>> START DATA SUPPLIED
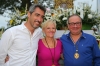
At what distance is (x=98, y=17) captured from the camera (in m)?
3.54

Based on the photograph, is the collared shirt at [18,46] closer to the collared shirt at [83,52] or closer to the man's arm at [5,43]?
the man's arm at [5,43]

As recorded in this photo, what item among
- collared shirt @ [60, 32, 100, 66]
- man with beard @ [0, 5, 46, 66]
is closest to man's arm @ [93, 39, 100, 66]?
collared shirt @ [60, 32, 100, 66]

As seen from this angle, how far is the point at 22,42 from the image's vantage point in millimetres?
2807

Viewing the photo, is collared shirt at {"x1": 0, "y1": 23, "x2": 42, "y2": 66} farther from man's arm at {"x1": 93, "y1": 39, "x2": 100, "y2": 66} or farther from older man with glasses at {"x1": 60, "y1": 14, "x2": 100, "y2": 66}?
man's arm at {"x1": 93, "y1": 39, "x2": 100, "y2": 66}

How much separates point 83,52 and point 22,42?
76 centimetres

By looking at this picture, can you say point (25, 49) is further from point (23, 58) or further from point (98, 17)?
point (98, 17)

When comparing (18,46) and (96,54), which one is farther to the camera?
(96,54)

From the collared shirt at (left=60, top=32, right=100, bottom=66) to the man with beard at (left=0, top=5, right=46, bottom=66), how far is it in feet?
1.36

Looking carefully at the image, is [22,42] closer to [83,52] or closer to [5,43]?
[5,43]

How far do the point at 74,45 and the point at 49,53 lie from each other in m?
0.34

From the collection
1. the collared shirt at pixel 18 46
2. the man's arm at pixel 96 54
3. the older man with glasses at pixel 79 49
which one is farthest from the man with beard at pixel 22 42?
the man's arm at pixel 96 54

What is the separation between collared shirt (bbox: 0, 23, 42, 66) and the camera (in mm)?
2781

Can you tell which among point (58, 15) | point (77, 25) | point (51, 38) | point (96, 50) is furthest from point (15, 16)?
point (96, 50)

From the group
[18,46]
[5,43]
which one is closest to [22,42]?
[18,46]
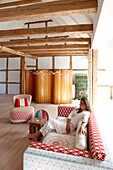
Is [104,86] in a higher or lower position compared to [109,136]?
higher

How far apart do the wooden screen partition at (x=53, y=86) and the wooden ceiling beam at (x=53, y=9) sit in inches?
165

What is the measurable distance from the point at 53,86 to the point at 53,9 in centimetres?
452

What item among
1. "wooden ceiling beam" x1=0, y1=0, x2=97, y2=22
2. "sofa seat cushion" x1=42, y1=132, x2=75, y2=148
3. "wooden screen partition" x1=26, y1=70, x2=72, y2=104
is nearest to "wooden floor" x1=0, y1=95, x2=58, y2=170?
>> END DATA SUPPLIED
◆ THE TASK: Can you retype the material starting at the line that contains "Looking carefully at" and ending with the last line of the material, leaving out the pictures?

◆ RESULT OF THIS TASK:
Looking carefully at the image, is [22,42] closer to [83,52] or closer to [5,43]?
[5,43]

How far do the point at 74,45 and the point at 49,53 lie from each other in m?
0.34

From the collection
1. the collared shirt at pixel 18 46
2. the man's arm at pixel 96 54
3. the older man with glasses at pixel 79 49
which one is farthest from the man with beard at pixel 22 42?
the man's arm at pixel 96 54

What is the separation between collared shirt (bbox: 0, 23, 42, 66) and the camera (in mm)?
2781

Can you tell which among point (58, 15) | point (77, 25) | point (51, 38) | point (96, 50) is furthest from point (15, 16)?
point (96, 50)

From the group
[18,46]
[5,43]
which one is closest to [22,42]?
[18,46]
Is [104,86] in a higher or lower position compared to [109,136]?
higher

How far apart do the wooden screen partition at (x=53, y=86) and the wooden ceiling beam at (x=53, y=9) sit in inches?
165

What is the measurable distance from the point at 53,86 to the point at 53,9 in centimetres?
452

What item among
1. "wooden ceiling beam" x1=0, y1=0, x2=97, y2=22
2. "sofa seat cushion" x1=42, y1=132, x2=75, y2=148
3. "wooden screen partition" x1=26, y1=70, x2=72, y2=104
is nearest to "wooden floor" x1=0, y1=95, x2=58, y2=170?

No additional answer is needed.